Genius is in the mind, not the milieu

Editorial note: If you have not yet read our mission statement above, please do so in order that you can put our blogs in context. 

Paris, 4 February 2012

As we have frequently pointed out, this is essentially a political blog. However, we have also said that literature and art posts may be added later as well as a section dealing with scenes from real life. Here is a key passage from the western literary canon:

“…ceux qui produisent des oeuvres géniales ne sont pas ceux qui vivent dans le milieu le plus délicat, qui ont la conversation la plus brilliante, la culture la plus étendue, mais ceux qui ont eu le pouvoir, cessant brusquement de vivre pour eux-mêmes, de rendre leur personnalité pareille à un miroir, de telle sorte que leur vie si mediocre d’ailleurs qu’elle pouvait être mondainement et même, dans un certain sens intellectuellement parlant, s’y reflète, le génie consistant dans le pouvoir réfléchissant et non dans la qualité intrinsèque du spectacle reflété.”

Marcel Proust. À la Recherche du Temps Perdu. À l’Ombre des Jeunes Filles en Fleurs. Première partie: Autour de Mme Swann.
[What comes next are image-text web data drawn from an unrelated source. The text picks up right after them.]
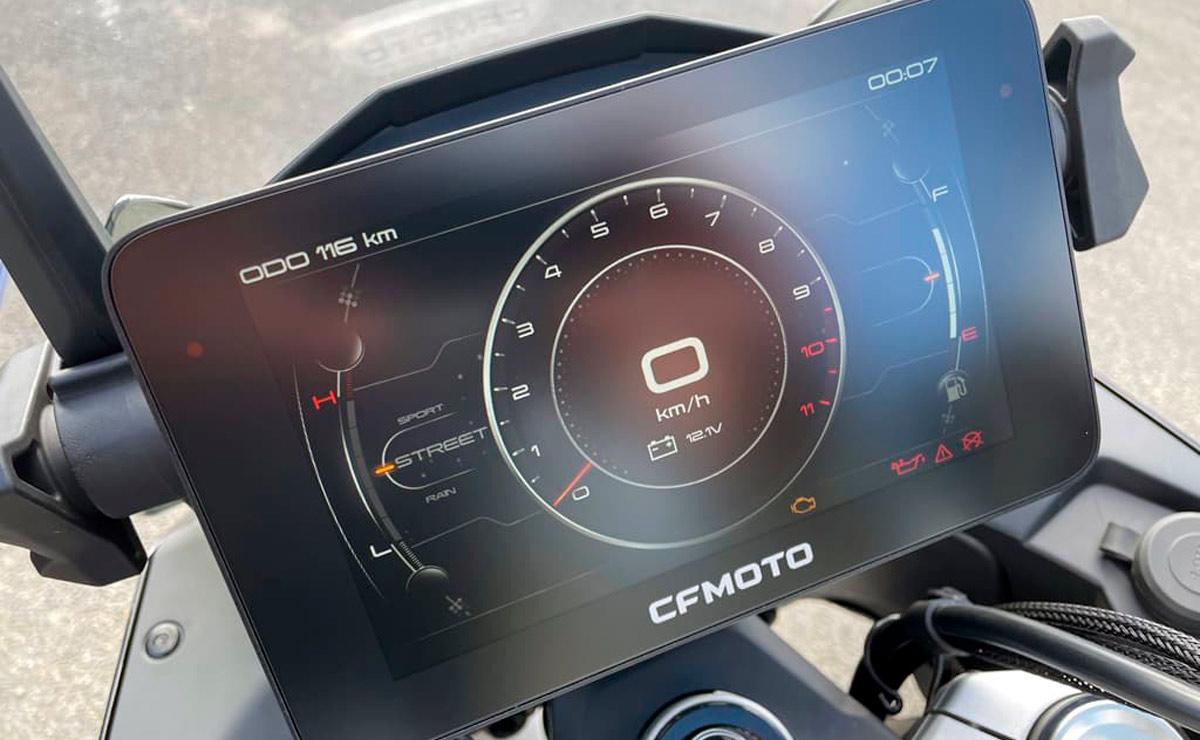 CFMoto 800 MT detalle pantalla tft instrumental
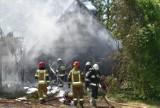 Gmina Czermin. Mamoty. Jedna osoba poszkodowana po wybuchu gazu. Strażacy walczą z ogniem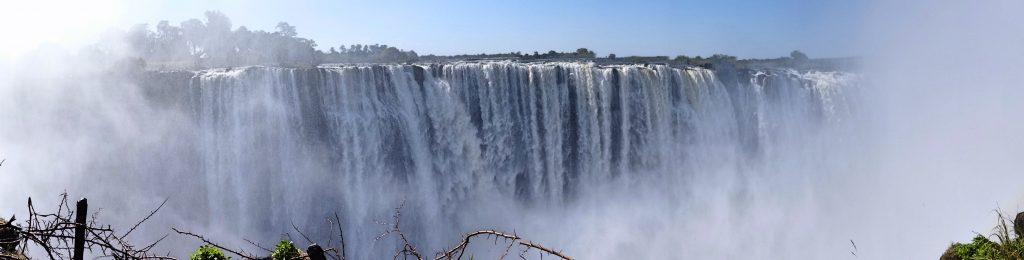 Victoria Falls in Zimbabwe - die grössten Wasserfälle Afrikas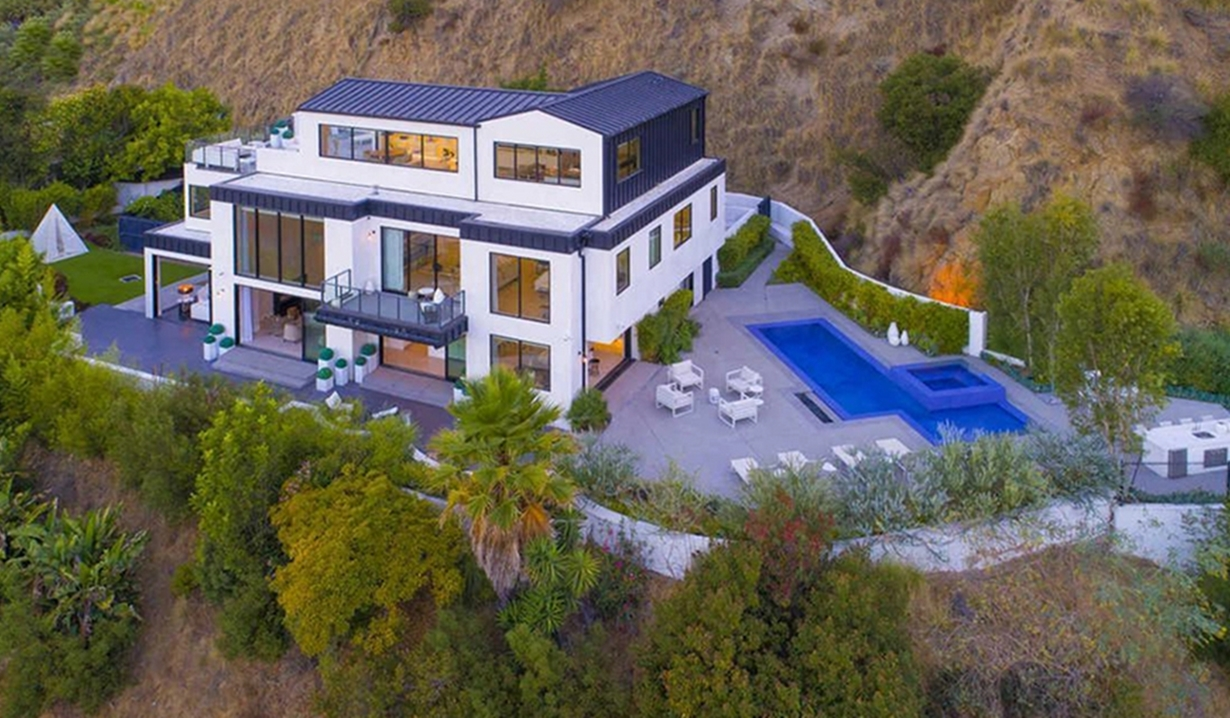 Demi Lovato house aerial view Y&R, The Agency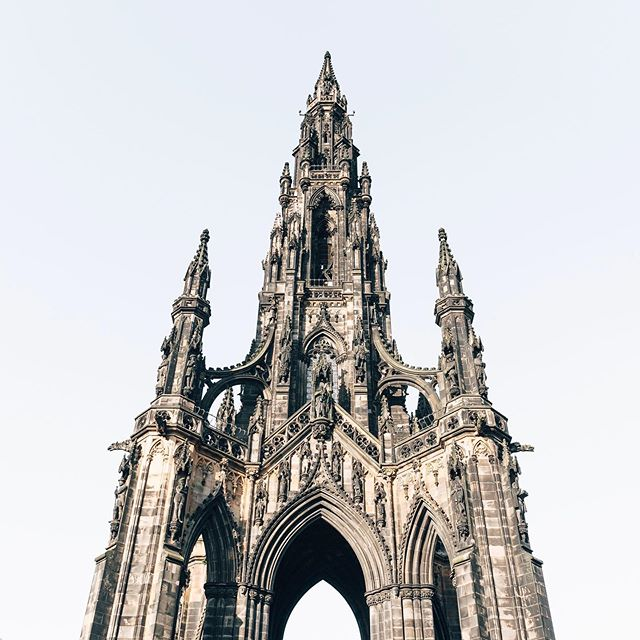 Sir Walter Scott Monument in Edinburgh😍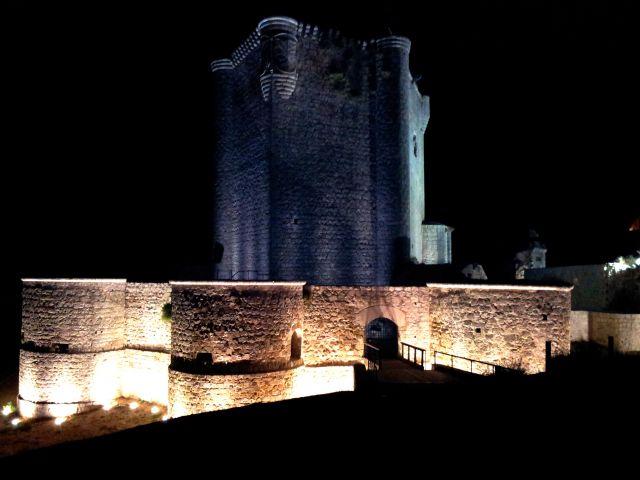 castillo entre dos luces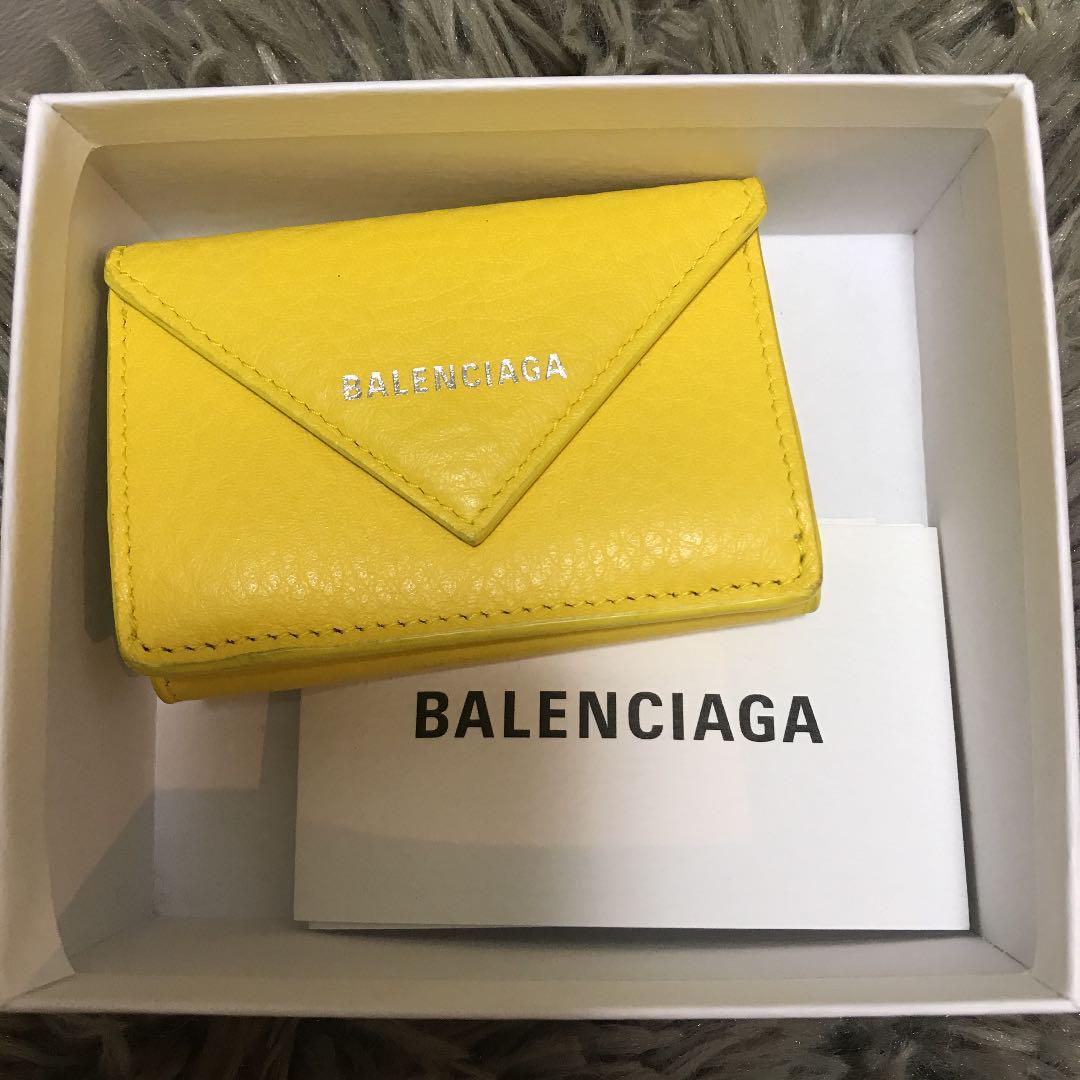 low cost 90318 ffe77 バレンシアガ ペーパーウォレット 黄色 財布(¥32,500) - メルカリ スマホでかんたん フリマアプリ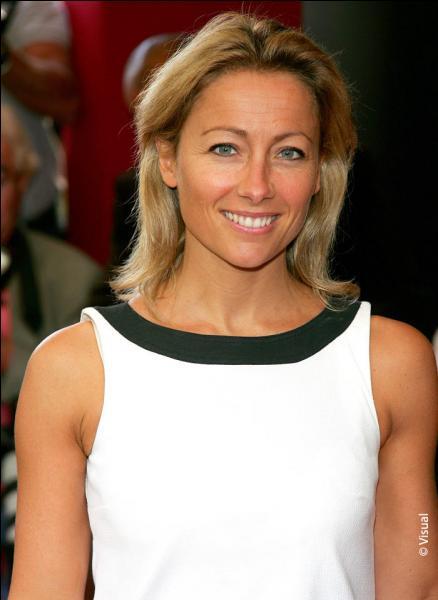 Comment s'appelle cette femme qui est sur France 5 ?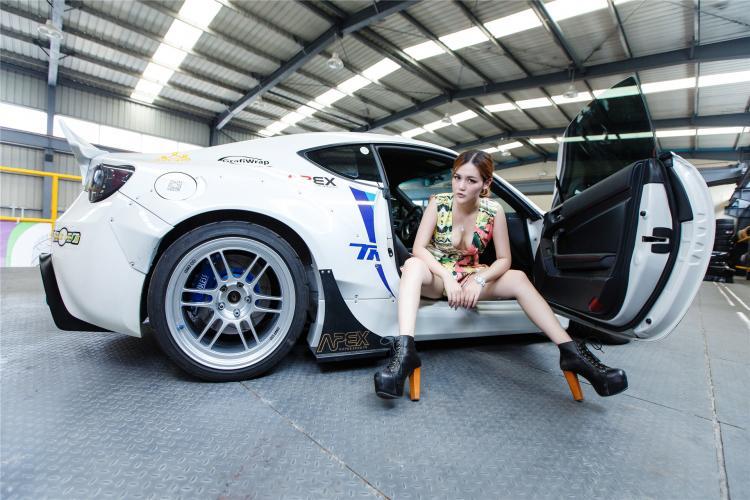 Hotgirl khoe dáng gợi cảm bên xe sang - 9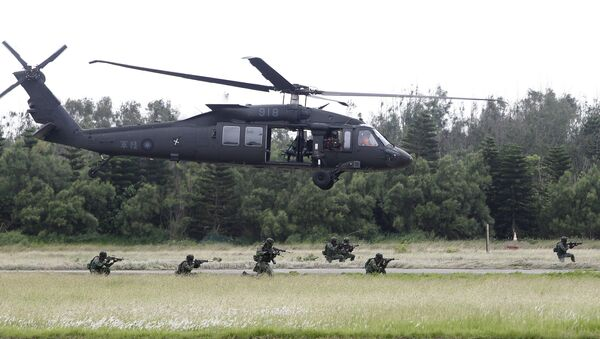 Soldiers from Taiwan's special forces exit from a UH-60 Black Hawk helicopter during the annual Han Kuang exercises on the outlying Penghu Island, Taiwan, Thursday, May 25, 2017 - Sputnik International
Éditions Gallimard (1999), p. 441.

English version by C. K. Scott-Moncrieff:

“…the men who produce works of genius are not those who live in the most delicate atmosphere, whose conversation is the most brilliant or their culture the broadest, but those who have had the power, ceasing in a moment to live only for themselves, to make use of their personality as of a mirror, in such a way that their life, however unimportant it may be socially, and even, in a sense, intellectually speaking, is reflected by it, genius consisting in the reflective power of the writer and not in the intrinsic quality of the scene reflected.”

Antigone1984 comments:

That may well be, but it’s a bit rich, all the same, coming from Marcel Proust who spent his entire adult life in the beau monde, flitting like a bee sucking nectar from intellectual salon to salon mondain, from soirée musicale to soirée littéraire, one moment at the Opéra, the next in the private dining-room of a plush restaurant in the Bois de Boulogne, his whole social existence played out amid the gilded snobberies of le Tout-Paris, mingling exclusively as he did (except for the necessary intercourse with servants)  with the top drawer of French society – the French upper crust around the Boulevard Haussmann and the fashionable denizens of the Faubourgs Saint-Germain and Saint-Honoré – and not neglecting either those ancient aristocratic families who lived secluded behind the closed emblazoned gateways of their hôtels particuliers in the select environs of the Jardin du Luxembourg.

Note on the English translation: We believe that Scott Moncrieff was wrong to begin his version of the above passage with the words “…the men who produce works of genius…” According to us, the original French text simply means “…those who produce works of genius…” Moreover, the context makes it abundantly clear that Proust was referring to creative women as well as men.